Optimizing PostgreSQL Query Performance: From 30 Seconds to 50 Milliseconds
Optimizing PostgreSQL Query Performance: From 30 Seconds to 50 Milliseconds
Our analytics dashboard was basically broken. Users would click to load their engagement metrics and then... wait. And wait some more. Thirty seconds later, they'd get their data. Some gave up before then. I watched one product manager close the tab, mutter something unprintable, and go back to manually exporting CSVs. Not exactly the "data-driven culture" we were aiming for.
The database server wasn't having a great time either—pinned at 90% CPU, connections piling up, and our on-call rotation dreading the inevitable "dashboard is down again" alerts at 2am.
Two weeks of digging through query plans and fighting with indexes later, that same 30-second query runs in 50 milliseconds. The dashboard feels instant. The database server is practically idle. Here's how we got there, including the dead ends and false starts.
What We Were Up Against
The main query powering our dashboard seemed reasonable at first glance. Pull user info, count their events and sessions, calculate some averages. Simple stuff:
SELECT u.id, u.email, u.created_at, COUNT(DISTINCT e.id) as event_count, COUNT(DISTINCT s.id) as session_count, MAX(e.created_at) as last_activity, AVG(s.duration) as avg_session_duration FROM users u LEFT JOIN events e ON e.user_id = u.id LEFT JOIN sessions s ON s.user_id = u.id WHERE u.created_at >= '2023-01-01' AND u.status = 'active' GROUP BY u.id, u.email, u.created_at ORDER BY event_count DESC LIMIT 100;
Turns out "simple" doesn't mean "fast" when you're joining 500,000 users against 10 million events and 2 million sessions. Execution time clocked in at 32,456 milliseconds. More than half a minute to show 100 rows.
Actually Understanding the Problem
My first instinct was to just throw some indexes at it and call it done. That's what you do with slow queries, right? Add indexes, problem solved?
Yeah, that didn't work. I created indexes on every foreign key, reran the query, and it was still taking 30+ seconds. Time to actually figure out what was happening.

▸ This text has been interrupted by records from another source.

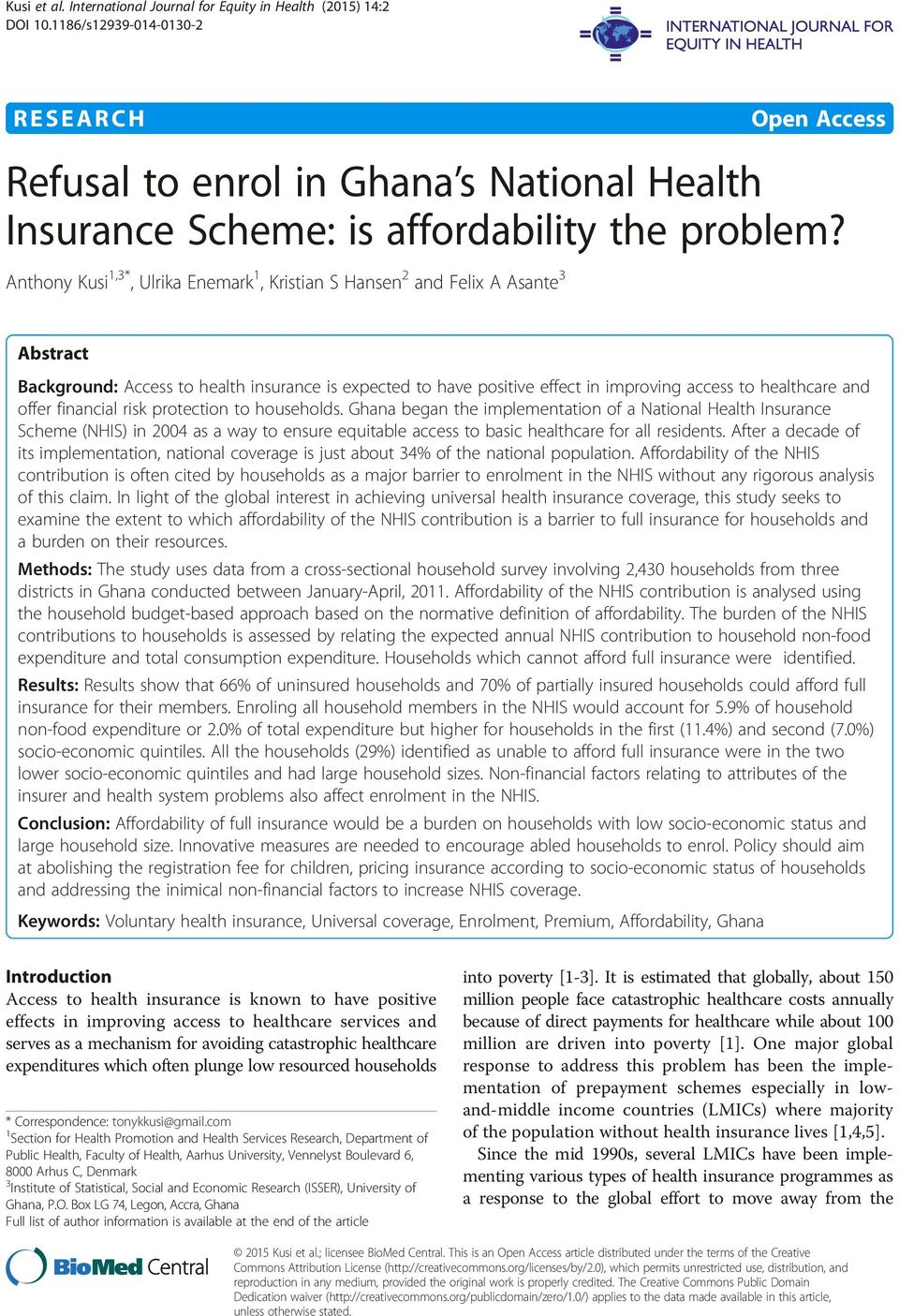 Anthony Kusi 1,3*, Ulrika Enemark 1, Kristian S Hansen 2 and Felix A Asante 3 Abstract Background: Access to health insurance is expected to have positive effect in improving access to healthcare and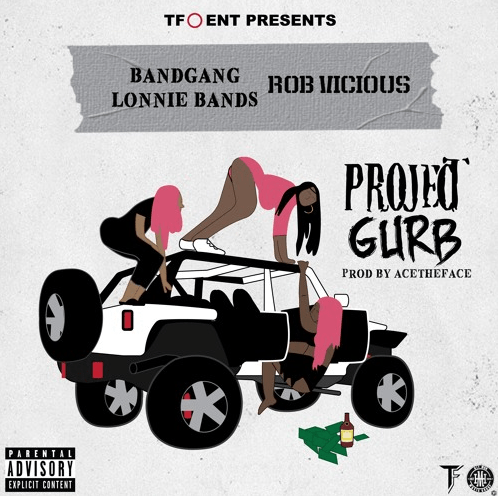 """Bandgang Lonnie Bands & Rob Vicious – """"Project Gurb"""" Prod. by Ace The Face"""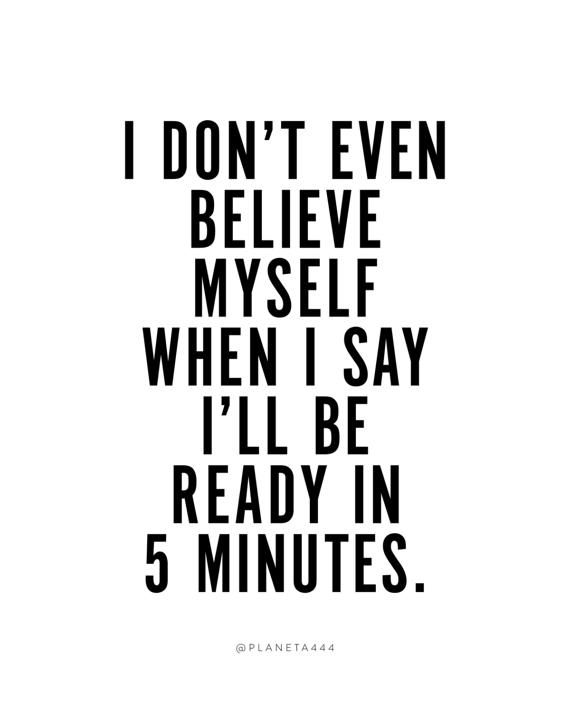 Don T Believe Myself When I Say Ready 5 Minutes By Planeta444 Believe In Me Quotes Best Funny Quotes Ever Fun Quotes Funny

EXPLAIN ANALYZE became my new best friend. If you're not familiar with it, EXPLAIN ANALYZE runs your query and shows you exactly what PostgreSQL is doing under the hood—which indexes it's using (or not using), how many rows it's scanning, how long each step takes. It's like getting X-ray vision into your database.
EXPLAIN (ANALYZE, BUFFERS, VERBOSE) SELECT ...
The output was... not encouraging:
Hash Left Join (cost=458392.23..892341.67 rows=100 width=88) (actual time=28453.234..31234.892 rows=100 loops=1)
Hash Cond: (u.id = e.user_id)
Buffers: shared hit=12543 read=234567
-> Seq Scan on users u (cost=0.00..12453.22 rows=156789 width=44)
Filter: ((created_at >= '2023-01-01'::date) AND (status = 'active'::text))
Rows Removed by Filter: 300000
-> Hash (cost=234567.45..234567.45 rows=9876543 width=16)
Buckets: 131072 Batches: 128 Memory Usage: 4567kB
-> Seq Scan on events e
See all those "Seq Scan" entries? That's PostgreSQL-speak for "reading the entire table." We were scanning the full users table, the full events table, and the full sessions table just to return 100 rows. The hash join had 128 batches, meaning it was spilling to disk because it couldn't fit everything in memory. Over 230,000 blocks read from disk for a single query.
No wonder it was slow.
Getting Indexes Right
So my initial assumption about indexes wasn't wrong—I just did it badly. Creating random indexes and hoping one sticks isn't a strategy. You need to think about what the query planner needs to make good decisions.
The users table was getting filtered by both status and created_at. Instead of separate indexes on each column, we needed them together:
CREATE INDEX idx_users_status_created ON users (status, created_at) WHERE status = 'active';
That WHERE status = 'active' clause is a partial index—it only indexes the active users, which was about 60% smaller than indexing everyone. Smaller index means more of it fits in memory, which means faster lookups. The sequential scan on users dropped from 2,345ms to 12ms. Not bad.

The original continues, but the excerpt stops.